The most interesting thing to add to this now is something called butyrate. It’s a short-chain fatty acid that these probiotics actually make. And it’s super important for gut health, and actually can feed into beta-hydroxybutyrate, which is ketones, which is a whole other discussion. But it’s really cool that you can get butyrate now on the market. And the best form is a triglyceride form called tributyrin. And when you put them all together, these prebiotics, the probiotics, and the butyrate, the postbiotic as it’s called, then you get something called a synbiotic because they’re all working together to help with your gut health and reshape that gut. But we do need a lot more research on what specific strains to take.

There was just some data I read today that cardiovascular disease, they can actually use some markers of the gut microbiome and see that if you have these certain strains in this ratio, that your propensity to get cardiovascular disease is much greater. So there’s so much research that we need, and it’s a little confusing right now. But I’d say it’s still important to try and get a quality synbiotic, if you can, from a good company. Let’s see what else do I got? I’m thinking, if immune system is a big deal from time to time, I do boost up my zinc. I do take certainly extra D3. Depending on how much sun I’m getting, D3 is very important. Taking that oil form, and if you consume it with a fatty meal or take it with other oil, it’s better absorbed. I also like getting my D3 with K2. They’re very synergistic and work well together. I think you should get at least 5,000 IUs a day. If you’re not getting outside, then 10,000 IUs. And that’s helpful.

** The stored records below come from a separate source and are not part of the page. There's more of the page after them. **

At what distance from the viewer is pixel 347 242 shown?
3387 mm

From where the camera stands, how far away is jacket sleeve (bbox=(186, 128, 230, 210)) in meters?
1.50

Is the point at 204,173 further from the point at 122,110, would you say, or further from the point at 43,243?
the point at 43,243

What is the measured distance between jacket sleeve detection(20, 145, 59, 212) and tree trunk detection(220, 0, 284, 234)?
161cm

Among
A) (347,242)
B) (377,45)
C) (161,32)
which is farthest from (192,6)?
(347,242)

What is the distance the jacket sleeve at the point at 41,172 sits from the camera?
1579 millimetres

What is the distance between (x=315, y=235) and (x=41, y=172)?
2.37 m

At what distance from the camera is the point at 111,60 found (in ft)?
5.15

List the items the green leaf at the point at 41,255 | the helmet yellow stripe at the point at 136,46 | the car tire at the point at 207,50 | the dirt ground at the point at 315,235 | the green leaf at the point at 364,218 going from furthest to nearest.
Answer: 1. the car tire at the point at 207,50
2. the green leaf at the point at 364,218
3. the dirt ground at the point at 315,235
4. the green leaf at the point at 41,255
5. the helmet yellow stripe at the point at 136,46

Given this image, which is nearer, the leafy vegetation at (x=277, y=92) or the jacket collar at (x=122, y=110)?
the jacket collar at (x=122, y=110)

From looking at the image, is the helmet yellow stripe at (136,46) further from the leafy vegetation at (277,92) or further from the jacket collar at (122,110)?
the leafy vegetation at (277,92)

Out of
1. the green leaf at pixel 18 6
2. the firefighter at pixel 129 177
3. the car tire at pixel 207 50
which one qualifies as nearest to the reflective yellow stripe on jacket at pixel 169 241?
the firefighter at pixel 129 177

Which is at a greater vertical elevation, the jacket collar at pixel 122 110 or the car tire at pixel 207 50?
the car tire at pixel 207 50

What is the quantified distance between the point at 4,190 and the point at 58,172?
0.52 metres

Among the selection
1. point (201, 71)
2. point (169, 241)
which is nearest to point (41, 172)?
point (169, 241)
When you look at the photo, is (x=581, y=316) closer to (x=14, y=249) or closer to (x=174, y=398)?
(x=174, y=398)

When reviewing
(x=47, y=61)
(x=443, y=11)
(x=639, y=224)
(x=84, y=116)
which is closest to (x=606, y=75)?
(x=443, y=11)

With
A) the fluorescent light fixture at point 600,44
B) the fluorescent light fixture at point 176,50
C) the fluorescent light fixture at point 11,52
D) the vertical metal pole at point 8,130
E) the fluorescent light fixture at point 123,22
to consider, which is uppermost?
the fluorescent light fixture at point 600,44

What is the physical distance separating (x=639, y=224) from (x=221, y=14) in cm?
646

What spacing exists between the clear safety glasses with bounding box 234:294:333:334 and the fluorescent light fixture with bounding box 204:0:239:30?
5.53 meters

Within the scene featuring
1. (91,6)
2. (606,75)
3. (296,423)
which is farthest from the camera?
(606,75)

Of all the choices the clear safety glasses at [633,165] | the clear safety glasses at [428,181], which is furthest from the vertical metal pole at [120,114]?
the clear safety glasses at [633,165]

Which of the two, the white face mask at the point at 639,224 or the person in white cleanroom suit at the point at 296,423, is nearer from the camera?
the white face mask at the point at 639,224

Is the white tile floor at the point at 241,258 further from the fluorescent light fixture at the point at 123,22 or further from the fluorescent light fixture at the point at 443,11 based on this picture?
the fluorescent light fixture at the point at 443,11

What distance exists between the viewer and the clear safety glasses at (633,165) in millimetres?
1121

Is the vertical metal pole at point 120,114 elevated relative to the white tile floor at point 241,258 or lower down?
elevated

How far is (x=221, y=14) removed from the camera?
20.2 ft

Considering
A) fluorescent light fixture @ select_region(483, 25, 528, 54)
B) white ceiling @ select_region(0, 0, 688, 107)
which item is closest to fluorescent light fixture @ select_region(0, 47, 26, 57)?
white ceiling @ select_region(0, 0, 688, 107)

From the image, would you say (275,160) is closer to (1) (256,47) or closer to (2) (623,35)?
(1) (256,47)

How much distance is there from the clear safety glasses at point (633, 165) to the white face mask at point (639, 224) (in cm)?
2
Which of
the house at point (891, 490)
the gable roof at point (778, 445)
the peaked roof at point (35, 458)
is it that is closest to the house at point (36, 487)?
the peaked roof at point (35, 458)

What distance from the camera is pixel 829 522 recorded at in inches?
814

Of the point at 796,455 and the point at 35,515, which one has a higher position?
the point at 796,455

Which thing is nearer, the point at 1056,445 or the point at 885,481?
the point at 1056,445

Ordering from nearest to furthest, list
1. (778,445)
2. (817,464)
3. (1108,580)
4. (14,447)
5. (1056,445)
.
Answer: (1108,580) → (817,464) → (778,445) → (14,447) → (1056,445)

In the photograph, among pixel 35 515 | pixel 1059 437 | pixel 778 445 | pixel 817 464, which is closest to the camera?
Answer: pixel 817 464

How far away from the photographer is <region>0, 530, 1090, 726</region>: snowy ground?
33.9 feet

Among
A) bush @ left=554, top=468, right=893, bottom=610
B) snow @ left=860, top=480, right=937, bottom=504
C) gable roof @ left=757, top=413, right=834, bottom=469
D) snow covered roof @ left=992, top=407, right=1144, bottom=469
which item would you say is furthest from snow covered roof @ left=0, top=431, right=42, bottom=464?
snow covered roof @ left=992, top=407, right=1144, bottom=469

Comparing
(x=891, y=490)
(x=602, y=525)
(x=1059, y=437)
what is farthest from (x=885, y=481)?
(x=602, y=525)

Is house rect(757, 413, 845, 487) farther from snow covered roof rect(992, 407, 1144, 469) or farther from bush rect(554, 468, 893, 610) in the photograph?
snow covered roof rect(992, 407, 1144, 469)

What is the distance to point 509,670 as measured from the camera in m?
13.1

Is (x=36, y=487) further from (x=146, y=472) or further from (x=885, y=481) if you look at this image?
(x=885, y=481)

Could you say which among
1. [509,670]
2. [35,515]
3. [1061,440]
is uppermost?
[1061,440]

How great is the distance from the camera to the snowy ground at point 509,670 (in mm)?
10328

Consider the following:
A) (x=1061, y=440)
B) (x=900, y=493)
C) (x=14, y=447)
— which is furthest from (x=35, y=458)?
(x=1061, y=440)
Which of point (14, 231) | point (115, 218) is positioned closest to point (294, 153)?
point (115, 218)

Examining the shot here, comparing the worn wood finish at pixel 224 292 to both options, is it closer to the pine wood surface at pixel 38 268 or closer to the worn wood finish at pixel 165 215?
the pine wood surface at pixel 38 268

And then there is a compound called AHCC from mushrooms that is really expensive. And for me, when I’m crashing with my autoimmunity, it doesn’t happen much anymore, but if I’m really overflowing on that bucket, I have, like, some red eye flight and I’ve got a speech the next day, and whatever whatever, like this AHCC brings me back every time. It’s a little pricey but it works. There’s also an amino acid that’s actually cheap that helps too, called lysine. So those are some kind of autoimmunity hacks. And I like taking additional magnesium because we’re just so deficient in it. And most multis don’t have enough. Magnesium glycinate is my favorite. It helps with regularity. It helps with muscle contraction. It helps with sleep, immunity, so many things. And vitamin C is an incredible vitamin and antioxidants. I like the liposomal form of vitamin C and taking a higher dose. It’s hard to go above a gram of regular vitamin C because you just get GI distress. But, you know, if you can’t get in and get IV vitamin C, like once a month or something like that, where you can knock out all kinds of pathogens, at least taking a liposomal vitamin C is ideal. So that would be some of my big guns there.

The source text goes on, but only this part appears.